Alice Sato, MD, an assistant professor of pediatric infectious diseases at the University of Nebraska Medical Center in Omaha, agrees. She is having a lot of discussions about face masks these days with young patients and their families and says until better options are easier to get, she just stresses to her patients that the best mask right now is one you’re actually willing to wear.
“Any type of effort to wear a mask works better than none,” she says. “We should encourage people to wear the best face covering they have, as much as they can, particularly indoors. If we as a country can help provide better masks, though, we should.”

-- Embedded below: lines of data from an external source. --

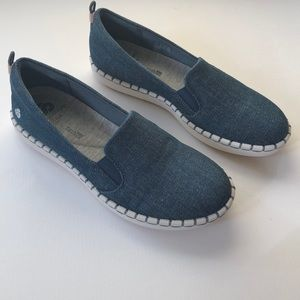Clark's Cloud Steppers navy denim slip on shoes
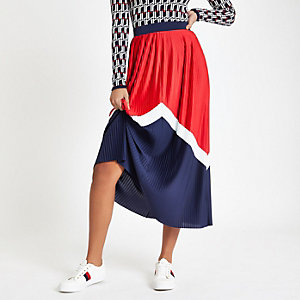 Red pleated chevron midi skirt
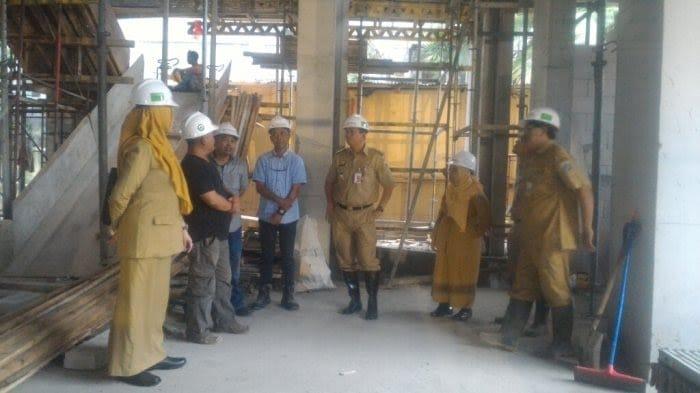 Wakil Wali Kota Jakarta Utara Tinjau Pembangunan Kantor Kecamatan Tanjung Priok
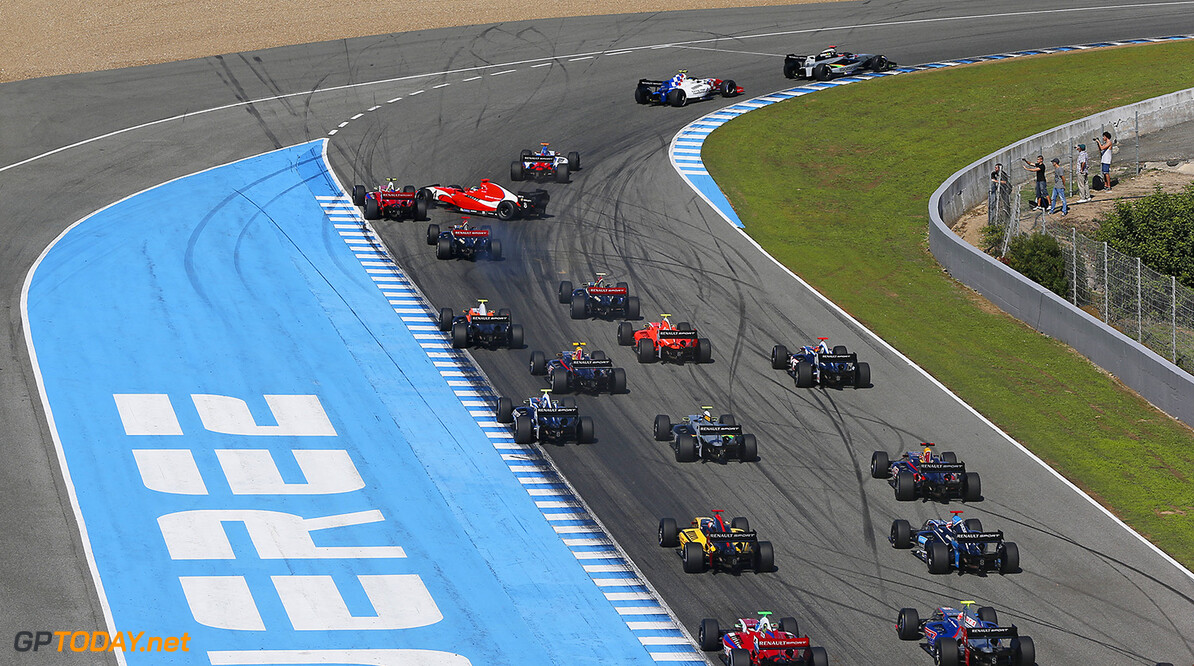 11 STEVENS Will (Gbr) Formula Renault 3.5 Strakka Racing action, start during the 2014 World Series by Renault from October 17th to 19th 2014, at Jerez, Spain. Photo Alexandre Guillaumot / DPPI AUTO - WSR JEREZ 2014 Alexandre Guillaumot Jerez Spain  2014 Espagne Auto Car CHAMPIONNAT Europe FORMULA RENAULT FORMULES FR FR 3.5 MONOPLACE Motorsport Race RENAULT SPORT series Sport UNIPLACE VOITURES WORLD WORLD SERIES BY RENAULT WSR Octobre October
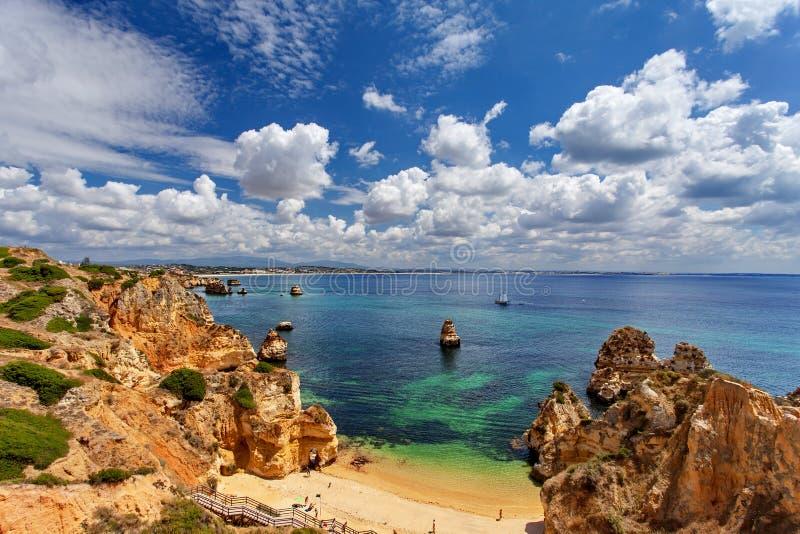 Пляж Атлантического океана - Camilo, Лагос Алгарве Португалия стоковые изображения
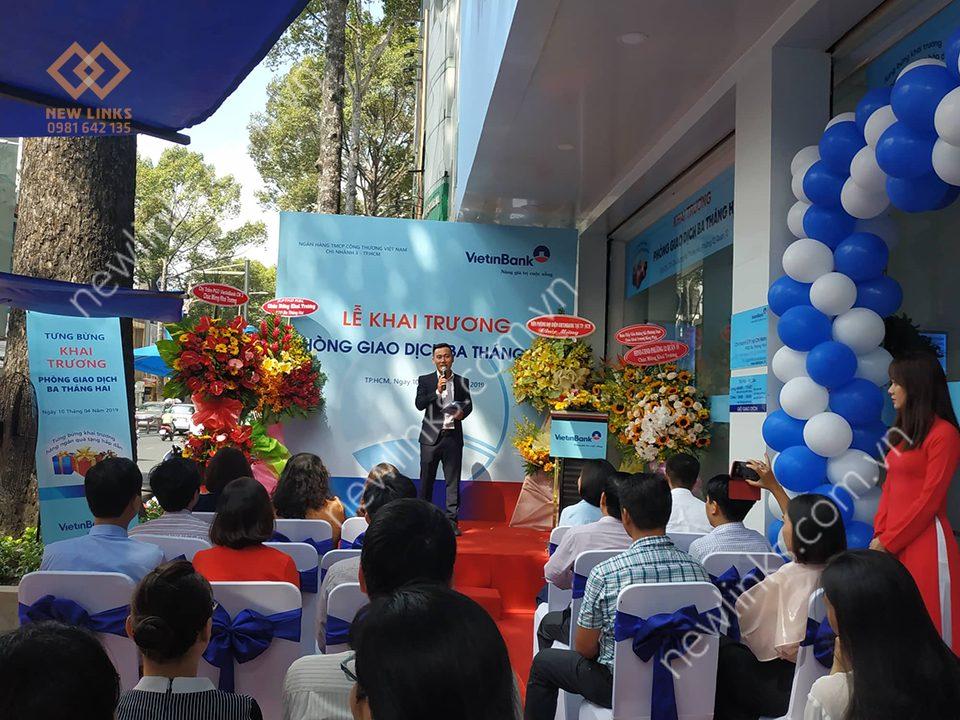 Lễ khai trương ngân hàng - MC nội bộ thực hiện chương trình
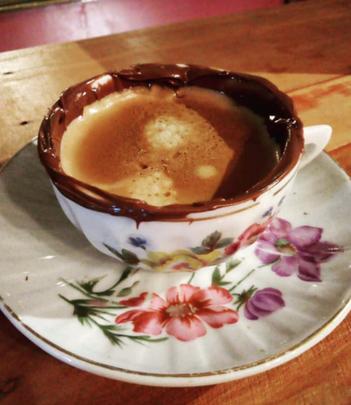 Café com creme de avelãs
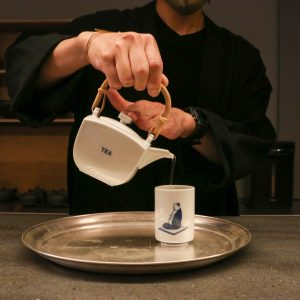 「釜炒り玄米茶」500円(税込)。
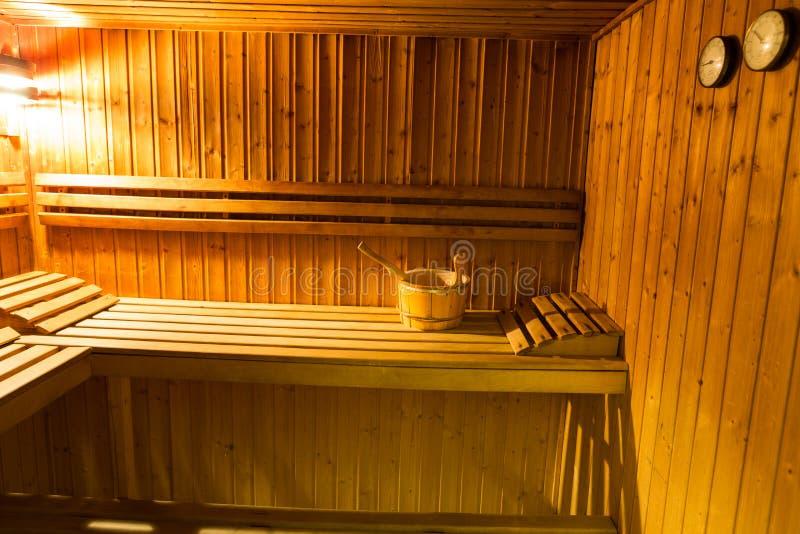 Binnenland van een houten bed in een huissauna royalty-vrije stock fotografie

Sato, who’s also an epidemiologist at Children’s Hospital & Medical Center in Omaha, tells patients that the fit of the mask makes an enormous difference, too. “We need people to wear the mask appropriately, and that means it conforms to your face at your nose, under your chin, and on your cheeks rather than gaping and letting air in,” she explains. “Double layering is adding extra filtration, but a lot of the benefit also comes in making sure you are covering those gaps around the mask, because not every mask you put on fits equally.”
Karan says he understands there has to be wiggle room for the real-world moment, but he stresses just how frustrating it is to ask people to figure out how to improve protection on their own this far into a global pandemic.
“Everyone can maneuver and ‘MacGyver’ a mask at home, but I can’t sit here and say that mask is going to be good. There is some serious engineering that goes into these. You can’t just take a few pieces of cloth and put it together and have the fit and filtration of an N95,” he says. “After 10 months, there really should be some level of federal coordination so that people can easily get the kind of masks that best protect them.”